Now on to my reason here today. It's not about quantity of sex Which is almost daily but I haven't had a orgisim in over 5 years now. 

She will play around just enough to get me hard and throw me down climb on top for about 3 minutes tops then she's climax's the she's absolutely done. 

I use to sneak off afterwords and finish myself untill I got caught one day. And I was told how grotest and discussing semen was. Since then I haven't even tried, I gave up n just go to work..

I'd have better odds getting a gulp n swallow bj from some hot collage chick at the shop that's 2 dollars short on an oil change or brake job. I've been offered exactly that 4 times already this year and it's still January. Extreamly extremely tempting but I'm married with children. And my morals kick in. I've been cheated on before wouldn't wish it on anyone not even my wife.
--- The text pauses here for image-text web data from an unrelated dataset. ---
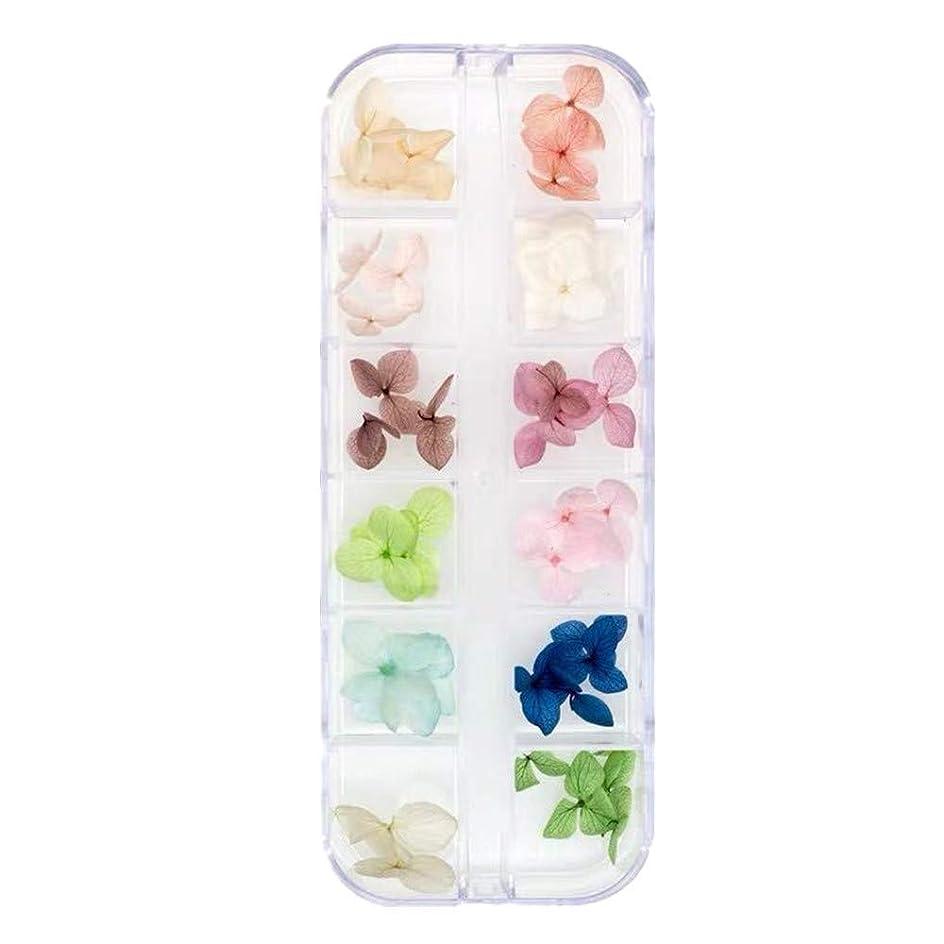 れる年ライドKingsie ドライフラワー ネイル 本物の押し花 紫陽花 ネイルパーツ 12色 ネイルアート アクセサリー ジェルネイルに埋め込み レジン封入 (2A)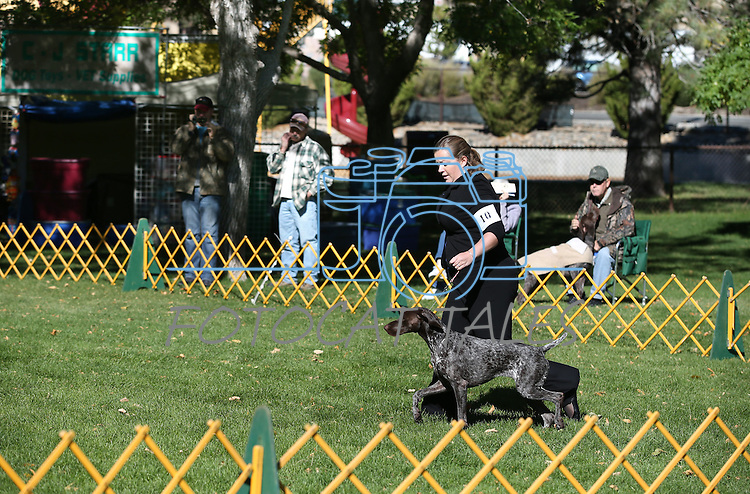 Carly Henderson, of Tuscon, and her dog Kate compete in the German Shorthaired Pointer specialty event at the Bonanza Kennel Club of Carson City's 24th Annual Dog Shows and Trials at Fuji Park in Carson City, Nev., on Friday, Sept. 27, 2013. <br /> Photo by Cathleen Allison/Nevada Photo Source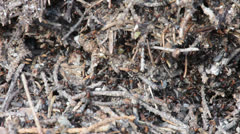 Ants repairing damaged ant-hill Stock Footage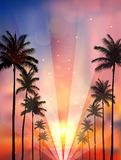 Palm trees at sunset Royalty Free Stock Photos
I've tried everything short of counseling. Her sex rule book is almost endless if you want to, the answer will be NO. Other than are you done yet that will be a yes

If it wasn't for the investment on our new home and the kids I'd leave and never say a thing. Just be gone

Just really sick of it all

Any ideas out there?


----------



## sunsetmist (Jul 12, 2018)

Marriage counseling and or sex therapist? You need an outside expert to intervene.


----------



## Young at Heart (Jan 6, 2015)

Darylhinners said:


> My name's Daryl age 40 *married 10 years *with 3 kids. Wife is 30. With a very unsatisfiing sex life. I know I'll come off as some kind of selfish pig but keep reading.
> 
> When we met I was in the military active duty and I got deplayed all the time to places I hope to God my kids never see. But anyway things were good as could be between us phone calls, letters, web chatting n so on. When I was home sex life was better than great.
> 
> ...


Yes, a few ideas from a guy who has been married over 47 years to the same woman. First marriage is about commitment. Marriage is not easy, it is very hard if you do it right and really stretches you. 

You sound like a "nice guy." That is not a complement. Try reading Glover's No More Mr. Nice Guy. A nice guy is about a man who is codependent and needs the validation of a woman for him to be happy. Real "integrated men" are men that are confident, proud of their accomplishments and don't need a woman to constantly validate them to be happy.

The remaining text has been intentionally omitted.